Synchronize this with the lifetime of the cookie containing the user Id. If the cookie is good for a month, you can clear out accounts that have not been updated for 40 days, because the user would never be able to successfully convert their anonymous account after the cookie is gone.
This reaping process can be run periodically by a scheduled job.
Privacy Concerns
Ensure you abide by all rules for jurisdictions where your users live. In particular, make sure you don’t collect any personal data unless you have the processes in place to abide by the GDPR.
Personal data is defined as:
any information that relates to an identified or identifiable living individual. Different pieces of information, which collected together can lead to the identification of a particular person, also constitute personal data.
Billing Concerns
While the creation of anonymous accounts is unlikely to impact the system performance of an identity provider, these profiles may impact your bill. If your identity provider charges based on active users, you may be charged for these accounts. Before implementing this flow, make sure you understand what a large number of user accounts does to your pricing.

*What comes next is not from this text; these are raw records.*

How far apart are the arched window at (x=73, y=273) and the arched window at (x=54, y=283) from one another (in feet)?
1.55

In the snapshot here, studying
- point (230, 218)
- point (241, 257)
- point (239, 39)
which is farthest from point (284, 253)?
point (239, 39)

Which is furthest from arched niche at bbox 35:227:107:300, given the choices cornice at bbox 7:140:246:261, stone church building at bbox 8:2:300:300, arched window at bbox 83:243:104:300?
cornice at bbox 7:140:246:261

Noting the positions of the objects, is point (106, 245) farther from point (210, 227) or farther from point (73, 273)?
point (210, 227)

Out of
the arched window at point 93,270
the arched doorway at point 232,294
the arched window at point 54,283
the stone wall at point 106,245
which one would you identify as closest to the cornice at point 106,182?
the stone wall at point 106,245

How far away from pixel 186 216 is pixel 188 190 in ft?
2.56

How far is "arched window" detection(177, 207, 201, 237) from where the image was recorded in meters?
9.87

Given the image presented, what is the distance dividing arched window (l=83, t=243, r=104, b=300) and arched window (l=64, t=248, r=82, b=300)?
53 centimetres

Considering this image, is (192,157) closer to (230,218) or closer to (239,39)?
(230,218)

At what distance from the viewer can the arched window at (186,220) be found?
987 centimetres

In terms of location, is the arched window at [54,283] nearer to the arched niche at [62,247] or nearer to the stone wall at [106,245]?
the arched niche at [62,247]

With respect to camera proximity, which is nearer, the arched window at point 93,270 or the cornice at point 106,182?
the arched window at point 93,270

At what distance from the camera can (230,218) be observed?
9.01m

For example, if you are using FusionAuth to implement this workflow, each anonymous account will be counted as an MAU for the month it is created, but not in subsequent months.
Why Not Just Use JavaScript
You can definitely track anonymous actions with JavaScript, with a tool like Google Analytics. However, at some point, you will need to convert the profile to a server-side account with real credentials, so it may be easier to create it on the server side initially.
In addition, if you want to have a single view of your user base, having all users in one data store will be easier.